Optotagging Analysis

Tutorial overview

This Jupyter notebook will demonstrate how to analyze responses to optotagging stimuli in Neuropixels Brain Observatory datasets. Optotagging makes it possible to link in vivo spike trains to genetically defined cell classes. By expressing a light-gated ion channel (in this case, ChR2) in a Cre-dependent manner, we can activate Cre+ neurons with light pulses delivered to the cortical surface. Units that fire action potentials in response to these light pulses are likely to express the gene of interest.

Of course, there are some shortcomings to this approach, most notably that the presence of light artifacts can create the appearance of false positives, and that false negatives (cells that are Cre+ but do not respond to light) are nearly impossible to avoid. We will explain how to deal with these caveats in order to incorporate the available cell type information into your analyses.

This tutorial will cover the following topics:

This tutorial assumes you've already created a data cache, or are working with NWB files on AWS. If you haven't reached that step yet, we recommend going through the data access tutorial first.

Functions related to analyzing responses to visual stimuli will be covered in other tutorials. For a full list of available tutorials, see the SDK documentation.

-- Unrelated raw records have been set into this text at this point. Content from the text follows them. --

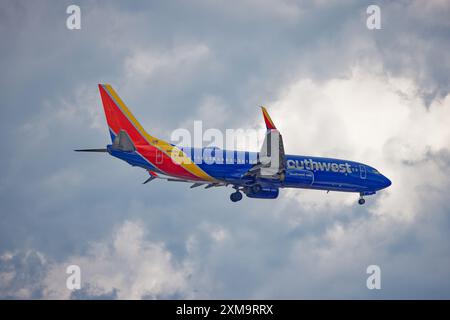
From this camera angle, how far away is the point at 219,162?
63.3m

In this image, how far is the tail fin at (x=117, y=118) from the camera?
2452 inches

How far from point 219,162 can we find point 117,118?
9.13 meters

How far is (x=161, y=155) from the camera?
6088cm

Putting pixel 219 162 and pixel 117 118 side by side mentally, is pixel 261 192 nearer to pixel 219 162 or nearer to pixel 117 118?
pixel 219 162

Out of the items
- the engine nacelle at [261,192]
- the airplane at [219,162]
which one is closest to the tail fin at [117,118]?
the airplane at [219,162]

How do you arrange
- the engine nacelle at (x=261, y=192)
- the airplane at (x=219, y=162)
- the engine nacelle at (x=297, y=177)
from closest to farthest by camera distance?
the airplane at (x=219, y=162), the engine nacelle at (x=297, y=177), the engine nacelle at (x=261, y=192)

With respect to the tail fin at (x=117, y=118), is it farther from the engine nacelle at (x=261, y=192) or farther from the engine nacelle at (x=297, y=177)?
the engine nacelle at (x=297, y=177)

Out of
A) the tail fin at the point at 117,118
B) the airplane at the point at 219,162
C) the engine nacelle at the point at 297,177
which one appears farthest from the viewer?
the engine nacelle at the point at 297,177

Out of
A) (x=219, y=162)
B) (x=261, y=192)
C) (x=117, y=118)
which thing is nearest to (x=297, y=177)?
(x=261, y=192)

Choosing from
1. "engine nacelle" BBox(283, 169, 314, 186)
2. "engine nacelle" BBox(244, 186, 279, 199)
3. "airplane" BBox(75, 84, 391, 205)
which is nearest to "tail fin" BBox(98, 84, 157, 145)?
"airplane" BBox(75, 84, 391, 205)

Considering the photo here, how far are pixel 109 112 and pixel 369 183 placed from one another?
25.3 metres
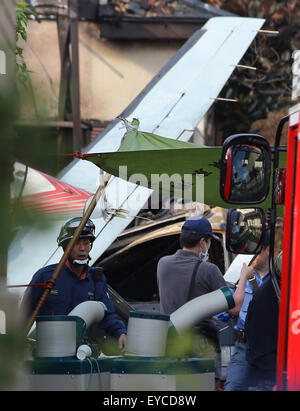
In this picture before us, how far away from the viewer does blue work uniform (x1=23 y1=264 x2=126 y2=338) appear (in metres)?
5.11

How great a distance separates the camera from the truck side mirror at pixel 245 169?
11.4ft

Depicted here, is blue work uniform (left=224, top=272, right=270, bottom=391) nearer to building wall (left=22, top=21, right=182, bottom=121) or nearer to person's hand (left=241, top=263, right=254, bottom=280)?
person's hand (left=241, top=263, right=254, bottom=280)

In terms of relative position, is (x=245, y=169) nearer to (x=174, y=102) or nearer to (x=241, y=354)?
(x=241, y=354)

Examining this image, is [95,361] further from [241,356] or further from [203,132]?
[203,132]

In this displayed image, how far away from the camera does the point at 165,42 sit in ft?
57.3

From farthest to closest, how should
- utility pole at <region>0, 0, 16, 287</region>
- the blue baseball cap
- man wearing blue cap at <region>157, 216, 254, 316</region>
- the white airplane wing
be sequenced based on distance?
1. the white airplane wing
2. the blue baseball cap
3. man wearing blue cap at <region>157, 216, 254, 316</region>
4. utility pole at <region>0, 0, 16, 287</region>

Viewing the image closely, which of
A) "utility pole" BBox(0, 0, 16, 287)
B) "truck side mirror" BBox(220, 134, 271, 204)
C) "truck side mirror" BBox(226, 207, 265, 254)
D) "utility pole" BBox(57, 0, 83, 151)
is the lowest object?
"truck side mirror" BBox(226, 207, 265, 254)

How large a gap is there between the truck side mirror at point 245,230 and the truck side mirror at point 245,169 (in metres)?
0.24

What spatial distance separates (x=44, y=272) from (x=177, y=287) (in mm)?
1030

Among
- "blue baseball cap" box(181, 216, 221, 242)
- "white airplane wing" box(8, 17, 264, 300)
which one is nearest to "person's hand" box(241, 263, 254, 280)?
"blue baseball cap" box(181, 216, 221, 242)

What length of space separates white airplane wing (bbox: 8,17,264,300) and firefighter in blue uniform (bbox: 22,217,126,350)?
1147 mm

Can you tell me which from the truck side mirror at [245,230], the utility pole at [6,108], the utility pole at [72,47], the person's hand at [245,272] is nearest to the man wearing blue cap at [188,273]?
the person's hand at [245,272]

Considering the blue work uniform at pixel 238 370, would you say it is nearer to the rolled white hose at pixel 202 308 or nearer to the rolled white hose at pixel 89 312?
the rolled white hose at pixel 202 308

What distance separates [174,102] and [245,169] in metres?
7.69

First, let's deal with the necessary imports:

In [1]:
import os

import numpy as np
import pandas as pd
import xarray as xr

import matplotlib.pyplot as plt
%matplotlib inline

from allensdk.brain_observatory.ecephys.ecephys_project_cache import EcephysProjectCache

Next, we'll create an EcephysProjectCache object that points to a new or existing manifest file.

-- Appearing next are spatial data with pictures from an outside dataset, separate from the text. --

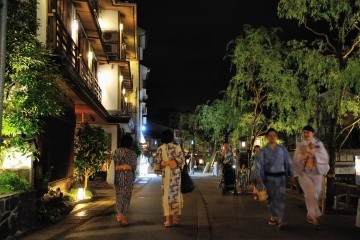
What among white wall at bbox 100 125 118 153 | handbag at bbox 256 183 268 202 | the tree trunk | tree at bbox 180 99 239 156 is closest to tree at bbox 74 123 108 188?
the tree trunk

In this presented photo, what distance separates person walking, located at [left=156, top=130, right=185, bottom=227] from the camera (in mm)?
10086

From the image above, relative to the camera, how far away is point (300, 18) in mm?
13297

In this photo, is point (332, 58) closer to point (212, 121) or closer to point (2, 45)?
point (2, 45)

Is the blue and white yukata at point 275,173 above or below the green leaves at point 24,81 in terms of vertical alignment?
below

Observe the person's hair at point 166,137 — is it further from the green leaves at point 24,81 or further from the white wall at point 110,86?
the white wall at point 110,86

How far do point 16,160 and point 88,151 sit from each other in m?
6.94

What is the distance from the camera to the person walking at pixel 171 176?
10.1 m

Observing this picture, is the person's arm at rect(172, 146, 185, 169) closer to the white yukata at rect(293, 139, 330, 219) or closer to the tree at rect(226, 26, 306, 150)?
the white yukata at rect(293, 139, 330, 219)

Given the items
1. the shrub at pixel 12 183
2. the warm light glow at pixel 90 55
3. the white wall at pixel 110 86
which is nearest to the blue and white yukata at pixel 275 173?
the shrub at pixel 12 183

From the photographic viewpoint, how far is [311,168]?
9898 mm

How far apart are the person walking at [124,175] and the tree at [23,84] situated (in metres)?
1.77

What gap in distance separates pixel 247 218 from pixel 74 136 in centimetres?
938

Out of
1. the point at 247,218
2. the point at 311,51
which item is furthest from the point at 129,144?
the point at 311,51

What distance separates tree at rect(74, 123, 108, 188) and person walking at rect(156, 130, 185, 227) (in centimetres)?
749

If you're not sure what a manifest file is or where to put it, please check out this tutorial before going further.

In [2]:
data_directory = '/mnt/nvme0/ecephys_cache_dir'

manifest_path = os.path.join(data_directory, "manifest.json")

cache = EcephysProjectCache.from_warehouse(manifest=manifest_path)

Finding datasets of interest

The sessions table contains information about all the experiments available in the EcephysProjectCache. The full_genotype column contains information about the genotype of the mouse used in each experiment.

In [3]:
sessions = cache.get_session_table()

sessions.full_genotype.value_counts()
Out[3]:
wt/wt                                              30
Sst-IRES-Cre/wt;Ai32(RCL-ChR2(H134R)_EYFP)/wt      12
Pvalb-IRES-Cre/wt;Ai32(RCL-ChR2(H134R)_EYFP)/wt     8
Vip-IRES-Cre/wt;Ai32(RCL-ChR2(H134R)_EYFP)/wt       8
Name: full_genotype, dtype: int64

About half the mice are wild type (wt/wt), while the other half are a cross between a Cre line and the Ai32 reporter line. The Cre mice express ChR2 in one of three interneuron subtypes: Parvalbumin-positive neurons (Pvalb), Somatostatin-positive neurons (Sst), and Vasoactive Intestinal Polypeptide neurons (Vip). We know that these genes are expressed in largely non-overlapping populations of inhibitory cells, and that, taken together, they cover nearly the entire range of cortical GABAergic neurons, with the caveat that VIP+ cells are a subset of a larger group of 5HT3aR-expressing cells.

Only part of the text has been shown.